* Task instructions *
The first line of the entries through the line bearing "<title>Pittsburgh Steelers Practice": copy these lines exactly and return nothing else.

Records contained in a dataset
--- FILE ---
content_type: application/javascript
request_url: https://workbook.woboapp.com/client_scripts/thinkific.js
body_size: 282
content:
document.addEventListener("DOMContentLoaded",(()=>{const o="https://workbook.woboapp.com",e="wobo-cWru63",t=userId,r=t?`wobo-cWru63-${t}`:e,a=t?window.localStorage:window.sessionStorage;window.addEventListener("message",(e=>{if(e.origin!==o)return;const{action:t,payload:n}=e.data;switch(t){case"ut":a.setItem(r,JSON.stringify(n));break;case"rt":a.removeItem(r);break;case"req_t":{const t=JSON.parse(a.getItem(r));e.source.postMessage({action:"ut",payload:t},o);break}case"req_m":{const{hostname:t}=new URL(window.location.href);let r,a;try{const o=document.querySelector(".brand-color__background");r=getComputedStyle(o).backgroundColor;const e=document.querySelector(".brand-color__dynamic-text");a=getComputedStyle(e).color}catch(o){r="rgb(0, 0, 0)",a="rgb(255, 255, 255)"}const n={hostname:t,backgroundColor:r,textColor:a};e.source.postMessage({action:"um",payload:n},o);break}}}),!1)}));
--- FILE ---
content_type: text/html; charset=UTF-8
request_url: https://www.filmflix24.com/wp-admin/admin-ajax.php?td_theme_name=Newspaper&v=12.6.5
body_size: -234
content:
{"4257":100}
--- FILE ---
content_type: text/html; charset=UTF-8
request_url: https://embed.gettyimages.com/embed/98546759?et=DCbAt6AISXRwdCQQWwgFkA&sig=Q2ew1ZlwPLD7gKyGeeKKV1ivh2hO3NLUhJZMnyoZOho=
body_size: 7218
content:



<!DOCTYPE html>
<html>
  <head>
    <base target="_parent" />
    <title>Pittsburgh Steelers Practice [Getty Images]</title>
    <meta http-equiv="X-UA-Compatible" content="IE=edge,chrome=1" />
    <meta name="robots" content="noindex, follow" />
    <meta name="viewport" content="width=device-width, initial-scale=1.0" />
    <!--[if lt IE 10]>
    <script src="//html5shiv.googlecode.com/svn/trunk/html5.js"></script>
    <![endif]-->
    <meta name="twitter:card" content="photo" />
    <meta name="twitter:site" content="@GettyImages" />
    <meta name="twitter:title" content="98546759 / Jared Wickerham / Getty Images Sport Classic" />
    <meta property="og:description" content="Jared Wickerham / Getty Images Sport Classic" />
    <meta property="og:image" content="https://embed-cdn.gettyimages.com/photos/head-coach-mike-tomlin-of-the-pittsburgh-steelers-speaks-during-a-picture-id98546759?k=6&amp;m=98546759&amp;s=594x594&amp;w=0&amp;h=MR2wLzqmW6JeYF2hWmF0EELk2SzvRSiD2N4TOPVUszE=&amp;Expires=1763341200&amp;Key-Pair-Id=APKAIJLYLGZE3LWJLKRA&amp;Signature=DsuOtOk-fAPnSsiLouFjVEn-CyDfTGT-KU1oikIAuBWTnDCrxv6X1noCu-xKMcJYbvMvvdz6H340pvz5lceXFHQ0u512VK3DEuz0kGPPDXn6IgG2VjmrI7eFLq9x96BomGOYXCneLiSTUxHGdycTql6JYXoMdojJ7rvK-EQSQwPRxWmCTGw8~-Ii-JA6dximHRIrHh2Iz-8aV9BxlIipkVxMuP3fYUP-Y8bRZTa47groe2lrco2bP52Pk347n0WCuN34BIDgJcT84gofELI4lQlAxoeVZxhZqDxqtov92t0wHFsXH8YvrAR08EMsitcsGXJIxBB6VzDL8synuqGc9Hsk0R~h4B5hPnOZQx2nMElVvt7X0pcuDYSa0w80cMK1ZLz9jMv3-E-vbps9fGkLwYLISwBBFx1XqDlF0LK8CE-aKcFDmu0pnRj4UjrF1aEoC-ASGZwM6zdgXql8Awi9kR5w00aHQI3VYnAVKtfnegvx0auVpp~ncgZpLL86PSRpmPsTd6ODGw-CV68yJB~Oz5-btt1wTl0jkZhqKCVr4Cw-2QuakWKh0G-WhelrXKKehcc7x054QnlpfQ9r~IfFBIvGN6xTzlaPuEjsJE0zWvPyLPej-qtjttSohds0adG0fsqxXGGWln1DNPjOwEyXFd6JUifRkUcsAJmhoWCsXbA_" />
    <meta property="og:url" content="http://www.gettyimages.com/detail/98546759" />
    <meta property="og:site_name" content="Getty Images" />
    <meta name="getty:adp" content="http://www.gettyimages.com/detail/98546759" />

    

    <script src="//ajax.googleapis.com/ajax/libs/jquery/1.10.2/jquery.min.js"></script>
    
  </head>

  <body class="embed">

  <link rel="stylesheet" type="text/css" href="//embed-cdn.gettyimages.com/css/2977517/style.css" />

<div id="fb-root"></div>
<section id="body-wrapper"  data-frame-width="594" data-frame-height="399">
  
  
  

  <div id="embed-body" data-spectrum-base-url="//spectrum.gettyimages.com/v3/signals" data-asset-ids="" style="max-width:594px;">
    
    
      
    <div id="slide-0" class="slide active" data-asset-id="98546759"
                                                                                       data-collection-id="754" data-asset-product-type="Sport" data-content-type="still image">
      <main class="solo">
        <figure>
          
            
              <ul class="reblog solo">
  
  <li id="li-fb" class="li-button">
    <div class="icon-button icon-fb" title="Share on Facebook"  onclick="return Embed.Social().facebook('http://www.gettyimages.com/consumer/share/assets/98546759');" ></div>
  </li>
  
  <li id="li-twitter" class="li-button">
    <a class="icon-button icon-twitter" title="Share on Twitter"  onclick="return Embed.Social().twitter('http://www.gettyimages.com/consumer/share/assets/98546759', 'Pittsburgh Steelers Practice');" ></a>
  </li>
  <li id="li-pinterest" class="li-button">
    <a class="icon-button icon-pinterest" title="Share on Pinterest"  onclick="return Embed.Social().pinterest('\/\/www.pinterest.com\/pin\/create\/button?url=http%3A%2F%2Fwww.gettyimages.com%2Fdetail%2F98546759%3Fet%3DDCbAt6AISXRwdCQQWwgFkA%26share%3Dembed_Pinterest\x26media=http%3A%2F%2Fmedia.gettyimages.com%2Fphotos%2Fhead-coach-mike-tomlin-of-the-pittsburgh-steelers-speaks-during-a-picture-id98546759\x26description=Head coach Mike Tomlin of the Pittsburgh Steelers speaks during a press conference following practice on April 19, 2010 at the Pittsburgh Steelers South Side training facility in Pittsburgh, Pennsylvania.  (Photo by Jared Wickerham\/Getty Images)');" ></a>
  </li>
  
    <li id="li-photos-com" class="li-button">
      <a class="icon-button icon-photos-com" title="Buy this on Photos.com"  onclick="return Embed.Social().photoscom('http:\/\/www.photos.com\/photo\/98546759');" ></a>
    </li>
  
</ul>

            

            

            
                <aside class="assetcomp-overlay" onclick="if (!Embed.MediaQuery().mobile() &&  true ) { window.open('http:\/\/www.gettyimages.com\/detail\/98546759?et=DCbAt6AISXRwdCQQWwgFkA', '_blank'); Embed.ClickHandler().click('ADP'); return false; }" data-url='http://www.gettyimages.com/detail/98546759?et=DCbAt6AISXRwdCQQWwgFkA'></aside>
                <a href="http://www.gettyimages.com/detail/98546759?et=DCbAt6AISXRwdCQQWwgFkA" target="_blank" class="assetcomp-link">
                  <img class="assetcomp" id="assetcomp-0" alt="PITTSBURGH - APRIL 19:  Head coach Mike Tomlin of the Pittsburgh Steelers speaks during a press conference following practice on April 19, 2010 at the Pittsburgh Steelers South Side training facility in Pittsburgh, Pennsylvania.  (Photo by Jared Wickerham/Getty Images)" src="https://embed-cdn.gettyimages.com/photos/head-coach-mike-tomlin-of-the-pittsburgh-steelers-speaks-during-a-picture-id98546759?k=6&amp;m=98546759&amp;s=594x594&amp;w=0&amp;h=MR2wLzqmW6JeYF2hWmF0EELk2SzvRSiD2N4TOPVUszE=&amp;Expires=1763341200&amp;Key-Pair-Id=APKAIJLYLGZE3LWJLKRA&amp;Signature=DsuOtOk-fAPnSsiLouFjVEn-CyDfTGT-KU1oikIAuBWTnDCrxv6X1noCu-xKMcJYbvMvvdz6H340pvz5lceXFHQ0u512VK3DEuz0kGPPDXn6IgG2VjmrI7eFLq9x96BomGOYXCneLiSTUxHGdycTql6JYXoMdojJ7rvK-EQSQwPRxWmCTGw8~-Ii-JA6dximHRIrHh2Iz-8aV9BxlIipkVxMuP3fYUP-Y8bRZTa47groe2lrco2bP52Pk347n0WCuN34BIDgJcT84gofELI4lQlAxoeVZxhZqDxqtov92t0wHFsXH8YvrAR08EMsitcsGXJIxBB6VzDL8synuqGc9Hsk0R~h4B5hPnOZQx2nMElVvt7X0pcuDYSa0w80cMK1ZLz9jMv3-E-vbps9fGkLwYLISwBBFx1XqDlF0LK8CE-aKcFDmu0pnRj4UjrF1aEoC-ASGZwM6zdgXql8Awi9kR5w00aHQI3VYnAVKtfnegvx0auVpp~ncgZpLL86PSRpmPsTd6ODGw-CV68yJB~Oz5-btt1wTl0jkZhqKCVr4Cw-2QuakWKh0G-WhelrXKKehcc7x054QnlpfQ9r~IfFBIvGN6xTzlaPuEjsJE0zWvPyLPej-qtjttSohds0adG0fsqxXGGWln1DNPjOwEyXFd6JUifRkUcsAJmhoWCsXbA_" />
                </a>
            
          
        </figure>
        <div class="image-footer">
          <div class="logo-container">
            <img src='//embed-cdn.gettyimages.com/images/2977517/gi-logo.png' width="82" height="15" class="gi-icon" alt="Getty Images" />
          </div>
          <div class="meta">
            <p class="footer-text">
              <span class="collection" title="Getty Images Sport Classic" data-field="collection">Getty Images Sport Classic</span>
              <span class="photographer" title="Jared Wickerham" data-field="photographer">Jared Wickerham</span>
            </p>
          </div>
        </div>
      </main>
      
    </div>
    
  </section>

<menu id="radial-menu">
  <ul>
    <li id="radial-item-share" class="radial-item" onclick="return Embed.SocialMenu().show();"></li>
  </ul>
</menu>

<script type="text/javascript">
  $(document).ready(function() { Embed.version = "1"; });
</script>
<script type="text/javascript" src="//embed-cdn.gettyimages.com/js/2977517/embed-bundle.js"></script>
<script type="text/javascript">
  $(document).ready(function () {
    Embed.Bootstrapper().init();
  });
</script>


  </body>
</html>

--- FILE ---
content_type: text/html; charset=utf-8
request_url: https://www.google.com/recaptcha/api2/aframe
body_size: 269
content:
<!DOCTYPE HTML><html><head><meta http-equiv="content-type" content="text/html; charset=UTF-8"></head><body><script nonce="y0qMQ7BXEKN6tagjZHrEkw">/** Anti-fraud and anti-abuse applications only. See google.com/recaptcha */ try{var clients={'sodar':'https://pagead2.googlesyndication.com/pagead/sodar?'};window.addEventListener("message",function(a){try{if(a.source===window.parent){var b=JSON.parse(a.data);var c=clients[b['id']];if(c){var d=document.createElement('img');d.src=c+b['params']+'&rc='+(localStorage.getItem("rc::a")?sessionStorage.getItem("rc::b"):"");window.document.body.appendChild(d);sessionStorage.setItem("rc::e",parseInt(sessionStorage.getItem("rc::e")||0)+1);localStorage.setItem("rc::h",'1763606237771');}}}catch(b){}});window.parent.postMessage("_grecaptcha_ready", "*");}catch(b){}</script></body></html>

* Task response *
--- FILE ---
content_type: application/javascript
request_url: https://workbook.woboapp.com/client_scripts/thinkific.js
body_size: 282
content:
document.addEventListener("DOMContentLoaded",(()=>{const o="https://workbook.woboapp.com",e="wobo-cWru63",t=userId,r=t?`wobo-cWru63-${t}`:e,a=t?window.localStorage:window.sessionStorage;window.addEventListener("message",(e=>{if(e.origin!==o)return;const{action:t,payload:n}=e.data;switch(t){case"ut":a.setItem(r,JSON.stringify(n));break;case"rt":a.removeItem(r);break;case"req_t":{const t=JSON.parse(a.getItem(r));e.source.postMessage({action:"ut",payload:t},o);break}case"req_m":{const{hostname:t}=new URL(window.location.href);let r,a;try{const o=document.querySelector(".brand-color__background");r=getComputedStyle(o).backgroundColor;const e=document.querySelector(".brand-color__dynamic-text");a=getComputedStyle(e).color}catch(o){r="rgb(0, 0, 0)",a="rgb(255, 255, 255)"}const n={hostname:t,backgroundColor:r,textColor:a};e.source.postMessage({action:"um",payload:n},o);break}}}),!1)}));
--- FILE ---
content_type: text/html; charset=UTF-8
request_url: https://www.filmflix24.com/wp-admin/admin-ajax.php?td_theme_name=Newspaper&v=12.6.5
body_size: -234
content:
{"4257":100}
--- FILE ---
content_type: text/html; charset=UTF-8
request_url: https://embed.gettyimages.com/embed/98546759?et=DCbAt6AISXRwdCQQWwgFkA&sig=Q2ew1ZlwPLD7gKyGeeKKV1ivh2hO3NLUhJZMnyoZOho=
body_size: 7218
content:



<!DOCTYPE html>
<html>
  <head>
    <base target="_parent" />
    <title>Pittsburgh Steelers Practice [Getty Images]</title>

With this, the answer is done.